Внезапно у нее мелькнула мысль немного прибрать. Пыли было не так уж много, хотя столы завалены всякой всячиной, так что пыли просто не видно. Про ее квартиру можно было сказать, что в ней царит полный кавардак, но никто не назвал бы ее скучной и заурядной.
Большую часть обстановки и убранства она приобрела на театральных распродажах. Когда какое-нибудь шоу закрывалось — особенно после провала, — его реквизит продавался с огромными скидками. Для нее все эти вещи были воспоминанием, поэтому даже после того, как она стала регулярно получать зарплату, не меняла их на что-нибудь более новое или модное. Красные шторы с потрясающим рисунком достались ей от пьесы «Лучший маленький бордель в Техасе». Диван с резной деревянной спинкой и твердыми подушками тоже продавался после провала постановки, название которой она даже не помнила, но говорили, что когда-то он входил в гостиный гарнитур «Моей прекрасной леди». Мадди предпочитала этому верить.
Столы и стулья были собраны, что называется, с бору по сосенке, потому здесь мирно соседствовали образцы различных эпох и стилей, что ее вполне устраивало.

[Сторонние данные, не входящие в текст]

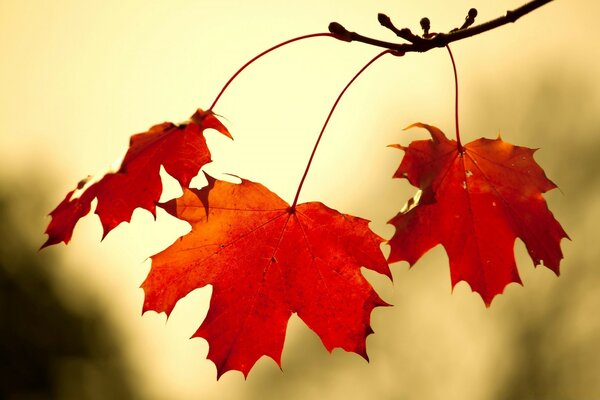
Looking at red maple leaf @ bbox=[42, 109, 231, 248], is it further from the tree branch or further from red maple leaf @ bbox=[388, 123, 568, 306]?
red maple leaf @ bbox=[388, 123, 568, 306]

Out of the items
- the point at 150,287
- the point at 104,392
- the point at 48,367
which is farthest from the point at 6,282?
the point at 150,287

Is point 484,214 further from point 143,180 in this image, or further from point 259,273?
point 143,180

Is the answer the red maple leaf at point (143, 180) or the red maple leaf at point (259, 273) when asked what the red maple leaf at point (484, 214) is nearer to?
the red maple leaf at point (259, 273)

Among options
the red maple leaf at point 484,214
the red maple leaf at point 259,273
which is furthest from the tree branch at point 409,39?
the red maple leaf at point 259,273

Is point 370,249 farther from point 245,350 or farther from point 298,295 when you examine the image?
point 245,350

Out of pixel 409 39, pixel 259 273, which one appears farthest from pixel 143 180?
pixel 409 39
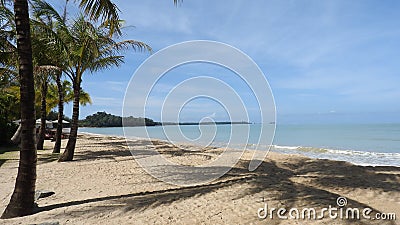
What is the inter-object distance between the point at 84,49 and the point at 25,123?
19.8 ft

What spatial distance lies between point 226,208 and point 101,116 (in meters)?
86.0

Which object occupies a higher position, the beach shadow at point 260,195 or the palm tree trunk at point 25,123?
the palm tree trunk at point 25,123

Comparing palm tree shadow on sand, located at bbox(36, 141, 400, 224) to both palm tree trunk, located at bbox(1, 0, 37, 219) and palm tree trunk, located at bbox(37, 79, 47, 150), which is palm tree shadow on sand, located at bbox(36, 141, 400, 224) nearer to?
palm tree trunk, located at bbox(1, 0, 37, 219)

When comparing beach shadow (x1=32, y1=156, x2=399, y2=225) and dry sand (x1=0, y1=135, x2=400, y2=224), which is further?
beach shadow (x1=32, y1=156, x2=399, y2=225)

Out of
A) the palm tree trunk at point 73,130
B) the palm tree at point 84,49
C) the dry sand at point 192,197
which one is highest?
the palm tree at point 84,49

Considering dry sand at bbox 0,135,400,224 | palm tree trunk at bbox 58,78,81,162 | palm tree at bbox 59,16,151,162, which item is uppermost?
palm tree at bbox 59,16,151,162

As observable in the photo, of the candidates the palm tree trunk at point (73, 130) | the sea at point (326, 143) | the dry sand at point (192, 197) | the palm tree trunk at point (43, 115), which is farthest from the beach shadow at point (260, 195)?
the palm tree trunk at point (43, 115)

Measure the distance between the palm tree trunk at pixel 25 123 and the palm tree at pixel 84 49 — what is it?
506cm

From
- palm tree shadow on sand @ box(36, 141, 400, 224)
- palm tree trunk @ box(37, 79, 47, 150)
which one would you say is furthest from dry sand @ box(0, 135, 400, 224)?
palm tree trunk @ box(37, 79, 47, 150)

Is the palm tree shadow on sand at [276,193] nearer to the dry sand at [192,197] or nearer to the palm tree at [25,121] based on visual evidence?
the dry sand at [192,197]

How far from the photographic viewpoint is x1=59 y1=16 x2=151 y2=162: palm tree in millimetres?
9750

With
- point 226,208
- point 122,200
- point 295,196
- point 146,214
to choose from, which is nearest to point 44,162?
point 122,200

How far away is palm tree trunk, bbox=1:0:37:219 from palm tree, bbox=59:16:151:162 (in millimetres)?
5056

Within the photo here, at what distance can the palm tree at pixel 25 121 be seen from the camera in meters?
4.40
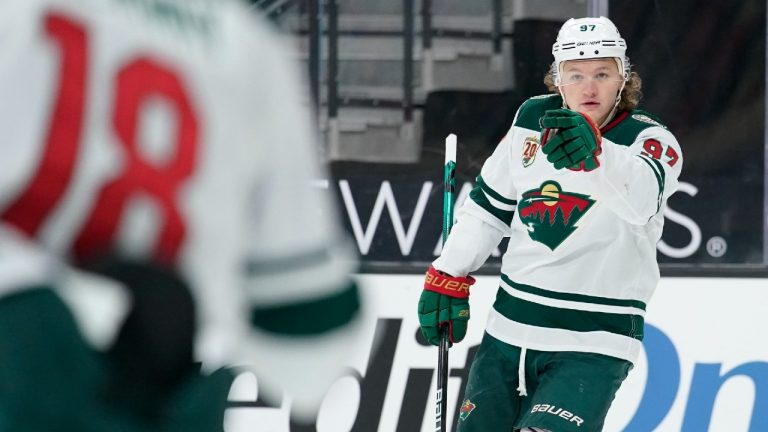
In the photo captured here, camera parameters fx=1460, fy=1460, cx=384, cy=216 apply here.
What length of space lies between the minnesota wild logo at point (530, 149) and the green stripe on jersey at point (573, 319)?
0.27 m

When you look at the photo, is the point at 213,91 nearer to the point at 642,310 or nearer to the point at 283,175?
the point at 283,175

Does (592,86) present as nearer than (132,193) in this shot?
No

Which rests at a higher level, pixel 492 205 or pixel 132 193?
pixel 132 193

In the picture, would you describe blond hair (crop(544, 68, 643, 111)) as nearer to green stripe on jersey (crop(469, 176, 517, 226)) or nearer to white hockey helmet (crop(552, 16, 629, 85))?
white hockey helmet (crop(552, 16, 629, 85))

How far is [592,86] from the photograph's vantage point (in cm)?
279

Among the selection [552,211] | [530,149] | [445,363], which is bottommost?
[445,363]

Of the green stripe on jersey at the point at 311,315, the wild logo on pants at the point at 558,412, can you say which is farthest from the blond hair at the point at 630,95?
the green stripe on jersey at the point at 311,315

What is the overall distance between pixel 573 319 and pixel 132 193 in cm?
195

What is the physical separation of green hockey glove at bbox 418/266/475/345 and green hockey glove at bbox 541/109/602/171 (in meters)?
0.51

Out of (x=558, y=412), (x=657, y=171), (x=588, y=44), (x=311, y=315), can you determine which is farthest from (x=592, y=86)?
(x=311, y=315)

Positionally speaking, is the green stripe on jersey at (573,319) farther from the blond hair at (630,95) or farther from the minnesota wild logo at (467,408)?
the blond hair at (630,95)

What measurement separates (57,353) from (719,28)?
341cm

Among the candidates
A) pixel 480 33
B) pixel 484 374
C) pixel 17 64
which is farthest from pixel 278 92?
pixel 480 33

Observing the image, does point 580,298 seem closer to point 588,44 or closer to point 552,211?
point 552,211
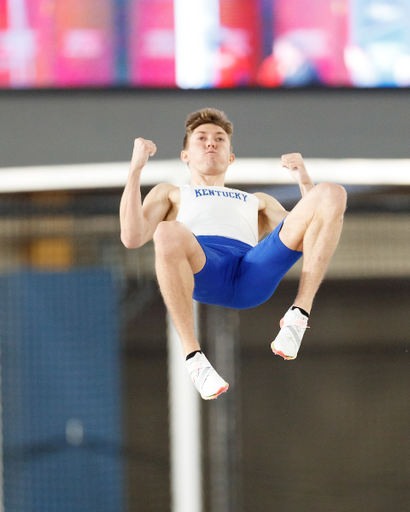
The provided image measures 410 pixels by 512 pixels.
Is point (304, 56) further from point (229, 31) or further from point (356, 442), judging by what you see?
point (356, 442)

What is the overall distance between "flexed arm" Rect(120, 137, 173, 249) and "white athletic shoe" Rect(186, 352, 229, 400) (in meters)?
0.52

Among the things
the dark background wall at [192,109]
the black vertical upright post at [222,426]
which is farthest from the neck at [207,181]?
the black vertical upright post at [222,426]

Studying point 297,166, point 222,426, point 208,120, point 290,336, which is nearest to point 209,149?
point 208,120

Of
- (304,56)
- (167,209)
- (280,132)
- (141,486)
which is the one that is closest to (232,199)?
(167,209)

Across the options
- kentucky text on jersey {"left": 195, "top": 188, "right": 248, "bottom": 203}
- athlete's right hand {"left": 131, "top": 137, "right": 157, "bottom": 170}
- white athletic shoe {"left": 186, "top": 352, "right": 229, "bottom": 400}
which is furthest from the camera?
kentucky text on jersey {"left": 195, "top": 188, "right": 248, "bottom": 203}

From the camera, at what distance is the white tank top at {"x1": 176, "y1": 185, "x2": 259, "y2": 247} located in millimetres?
2367

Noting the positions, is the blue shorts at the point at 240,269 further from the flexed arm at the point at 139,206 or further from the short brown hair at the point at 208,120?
the short brown hair at the point at 208,120

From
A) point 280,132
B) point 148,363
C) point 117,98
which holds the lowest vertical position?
point 148,363

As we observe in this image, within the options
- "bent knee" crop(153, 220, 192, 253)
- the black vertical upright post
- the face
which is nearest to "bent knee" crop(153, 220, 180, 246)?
"bent knee" crop(153, 220, 192, 253)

По стенам были развешаны афиши спектаклей, в которых она участвовала, а также тех, на которые не прошла отбор. Из множества комнатных растений уцелело одно — азалия в ярком горшке, да и та балансировала на грани между жизнью и смертью.
Самым ценным имуществом Мадди считала ярко-розовую неоновую вывеску с ее именем. Эту вывеску прислал ей Трейс, когда она получила первую работу в кордебалете на Бродвее. Ее имя в огнях! Мадди, как обычно, включила ее и подумала, что, хотя брат редко ее навещает, он не дает о себе забыть.

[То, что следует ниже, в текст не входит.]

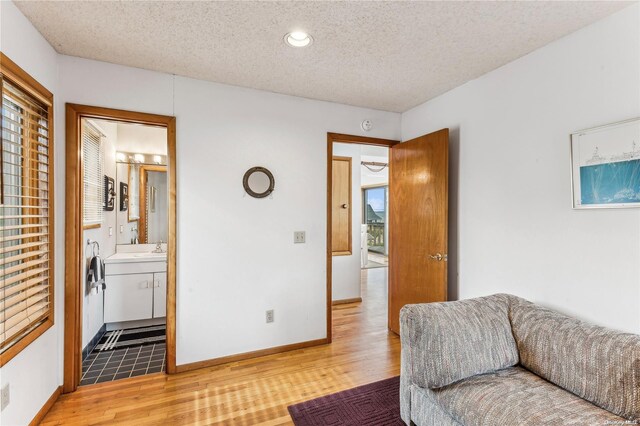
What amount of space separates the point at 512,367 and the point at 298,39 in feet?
7.92

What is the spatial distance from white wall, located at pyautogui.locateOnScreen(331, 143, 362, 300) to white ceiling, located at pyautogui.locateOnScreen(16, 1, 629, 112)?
7.04 ft

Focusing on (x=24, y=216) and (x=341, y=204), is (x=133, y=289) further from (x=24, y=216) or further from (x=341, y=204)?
(x=341, y=204)

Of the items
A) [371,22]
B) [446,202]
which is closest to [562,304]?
[446,202]

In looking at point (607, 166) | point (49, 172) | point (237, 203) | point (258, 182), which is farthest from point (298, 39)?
point (607, 166)

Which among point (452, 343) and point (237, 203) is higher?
point (237, 203)

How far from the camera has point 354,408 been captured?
2146 millimetres

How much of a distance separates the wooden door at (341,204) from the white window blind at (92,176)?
2.93 metres

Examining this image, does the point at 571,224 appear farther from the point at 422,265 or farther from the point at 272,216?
the point at 272,216

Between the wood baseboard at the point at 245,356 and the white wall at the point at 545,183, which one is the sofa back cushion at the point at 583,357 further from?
the wood baseboard at the point at 245,356

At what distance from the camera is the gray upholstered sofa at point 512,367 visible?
1.43m

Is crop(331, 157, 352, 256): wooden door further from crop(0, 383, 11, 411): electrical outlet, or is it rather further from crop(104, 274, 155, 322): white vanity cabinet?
crop(0, 383, 11, 411): electrical outlet

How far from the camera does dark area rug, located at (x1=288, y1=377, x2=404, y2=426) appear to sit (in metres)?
2.01

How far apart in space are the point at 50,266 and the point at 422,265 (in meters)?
2.94

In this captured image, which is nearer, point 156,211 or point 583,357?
point 583,357
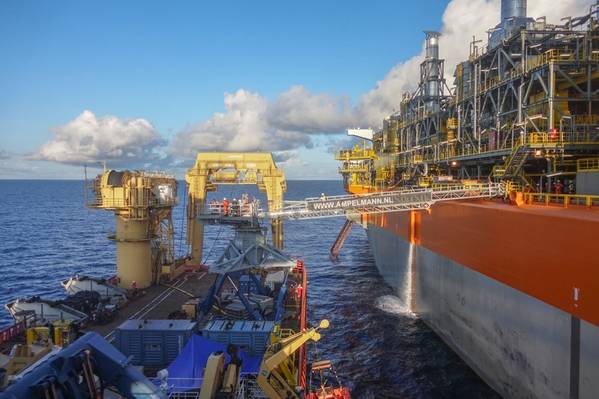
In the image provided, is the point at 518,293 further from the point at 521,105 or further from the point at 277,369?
the point at 521,105

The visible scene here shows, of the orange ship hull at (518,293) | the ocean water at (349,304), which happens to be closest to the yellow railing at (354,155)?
the ocean water at (349,304)

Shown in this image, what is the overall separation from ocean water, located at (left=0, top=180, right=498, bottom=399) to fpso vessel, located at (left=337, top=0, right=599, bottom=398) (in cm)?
130

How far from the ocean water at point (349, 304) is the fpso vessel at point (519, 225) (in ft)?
4.27

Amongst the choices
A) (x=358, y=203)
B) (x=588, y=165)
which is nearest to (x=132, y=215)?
(x=358, y=203)

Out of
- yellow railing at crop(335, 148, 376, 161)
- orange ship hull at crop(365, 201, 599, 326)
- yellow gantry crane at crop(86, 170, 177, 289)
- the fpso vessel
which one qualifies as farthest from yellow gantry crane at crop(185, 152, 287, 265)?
yellow railing at crop(335, 148, 376, 161)

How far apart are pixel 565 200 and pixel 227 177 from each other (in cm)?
2199

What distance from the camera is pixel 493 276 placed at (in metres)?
19.3

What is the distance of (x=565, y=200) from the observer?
1777cm

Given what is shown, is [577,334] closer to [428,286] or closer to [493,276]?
[493,276]

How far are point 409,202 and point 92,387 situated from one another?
19.7m

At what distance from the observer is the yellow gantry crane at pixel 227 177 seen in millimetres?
31375

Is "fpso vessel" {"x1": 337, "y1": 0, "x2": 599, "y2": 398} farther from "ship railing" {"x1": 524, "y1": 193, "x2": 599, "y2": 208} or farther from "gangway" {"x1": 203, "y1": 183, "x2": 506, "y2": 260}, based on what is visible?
"gangway" {"x1": 203, "y1": 183, "x2": 506, "y2": 260}

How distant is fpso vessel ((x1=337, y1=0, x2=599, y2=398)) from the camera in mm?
14562

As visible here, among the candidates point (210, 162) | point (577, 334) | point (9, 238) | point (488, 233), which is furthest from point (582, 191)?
point (9, 238)
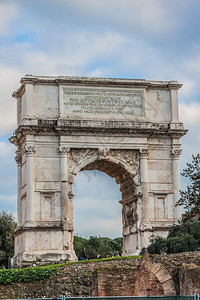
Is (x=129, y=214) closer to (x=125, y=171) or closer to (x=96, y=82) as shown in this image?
(x=125, y=171)

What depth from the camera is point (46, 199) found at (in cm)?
3950

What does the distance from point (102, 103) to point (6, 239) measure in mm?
15186

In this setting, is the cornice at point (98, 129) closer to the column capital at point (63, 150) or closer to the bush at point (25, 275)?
the column capital at point (63, 150)

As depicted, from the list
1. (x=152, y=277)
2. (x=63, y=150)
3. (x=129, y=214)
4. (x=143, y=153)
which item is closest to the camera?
(x=152, y=277)

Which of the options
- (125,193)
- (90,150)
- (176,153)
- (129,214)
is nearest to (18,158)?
(90,150)

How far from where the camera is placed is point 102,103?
134 ft

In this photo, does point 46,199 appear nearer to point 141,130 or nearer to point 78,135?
point 78,135

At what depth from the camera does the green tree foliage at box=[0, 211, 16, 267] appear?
51.5 meters

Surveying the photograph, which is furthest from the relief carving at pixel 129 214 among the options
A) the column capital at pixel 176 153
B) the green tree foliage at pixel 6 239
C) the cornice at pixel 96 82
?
the green tree foliage at pixel 6 239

Решив, что не стоит тратить время на уборку, ибо через один-два дня все снова придет в беспорядок, Мадди освободила от одежды два стула, сложила в стопку журналы и нераспечатанную почту и на этом успокоилась. Главнее было постирать одежду для танцев.

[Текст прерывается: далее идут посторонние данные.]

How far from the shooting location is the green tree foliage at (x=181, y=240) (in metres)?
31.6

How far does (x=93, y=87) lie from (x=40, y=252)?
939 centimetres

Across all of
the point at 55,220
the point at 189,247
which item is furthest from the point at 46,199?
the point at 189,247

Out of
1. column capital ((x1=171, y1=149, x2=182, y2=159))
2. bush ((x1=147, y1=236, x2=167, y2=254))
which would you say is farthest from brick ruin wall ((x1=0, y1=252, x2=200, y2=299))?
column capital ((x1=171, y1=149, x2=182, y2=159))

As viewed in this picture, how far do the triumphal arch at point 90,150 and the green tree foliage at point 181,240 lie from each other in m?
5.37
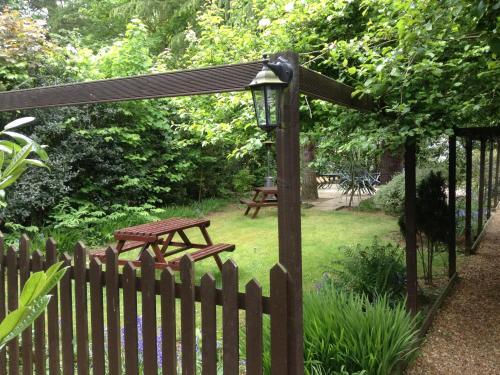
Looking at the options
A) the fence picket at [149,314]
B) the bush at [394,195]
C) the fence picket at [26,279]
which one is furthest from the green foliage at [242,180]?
the fence picket at [149,314]

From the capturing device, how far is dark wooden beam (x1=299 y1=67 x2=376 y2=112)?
219 centimetres

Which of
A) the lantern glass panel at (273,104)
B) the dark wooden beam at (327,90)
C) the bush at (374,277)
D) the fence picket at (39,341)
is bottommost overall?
the bush at (374,277)

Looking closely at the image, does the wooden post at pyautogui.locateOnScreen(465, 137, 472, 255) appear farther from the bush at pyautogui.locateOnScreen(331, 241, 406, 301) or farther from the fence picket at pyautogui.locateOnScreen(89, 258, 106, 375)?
the fence picket at pyautogui.locateOnScreen(89, 258, 106, 375)

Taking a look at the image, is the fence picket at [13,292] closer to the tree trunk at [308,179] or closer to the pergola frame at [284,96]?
the pergola frame at [284,96]

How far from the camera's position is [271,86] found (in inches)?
75.7

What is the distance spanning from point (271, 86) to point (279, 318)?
97 centimetres

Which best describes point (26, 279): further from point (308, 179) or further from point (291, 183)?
point (308, 179)

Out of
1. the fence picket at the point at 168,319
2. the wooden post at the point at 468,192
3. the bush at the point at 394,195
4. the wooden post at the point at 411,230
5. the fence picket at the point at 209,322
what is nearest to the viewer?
the fence picket at the point at 209,322

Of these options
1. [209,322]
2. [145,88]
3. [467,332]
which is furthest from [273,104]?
[467,332]

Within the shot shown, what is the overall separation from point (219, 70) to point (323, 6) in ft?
9.44

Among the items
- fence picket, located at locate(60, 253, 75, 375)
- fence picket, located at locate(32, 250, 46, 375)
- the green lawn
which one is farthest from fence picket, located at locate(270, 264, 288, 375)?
the green lawn

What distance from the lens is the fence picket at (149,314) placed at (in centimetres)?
219

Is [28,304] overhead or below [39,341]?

Налив в ванну горячую воду с горстью стирального порошка, она бросила в нее гамаши и трико, в которых сегодня занималась. Немного поразмыслив, отправила туда же платье для репетиций, ленточку для волос и вязаные чулки. Потом закатала рукава длинного джемпера и принялась стирать, полоскать и отжимать. Покончив со стиркой, она развесила вещи на веревки для белья, которые собственноручно натянула над ванной.
Ее ванная комната была не больше туалета. Повернувшись, в зеркале над раковиной она увидела свое лицо. Зеркала были неотъемлемой частью ее жизни. Порой Мадди по восемь часов танцевала перед ними, изучая, запоминая и отрабатывая каждое движение тела.
Сейчас она рассматривала свое лицо — что ж, довольно изящные скулы, приятные черты. Чаще всего в ее адрес звучали комплименты вроде «пикантная мордашка» или «свежая, как персик», чем она была обязана слегка заостренному книзу овалу лица, большим глазам и гладкой нежной коже. «Что ж, пусть я не первая в мире красавица, но и не дурнушка!»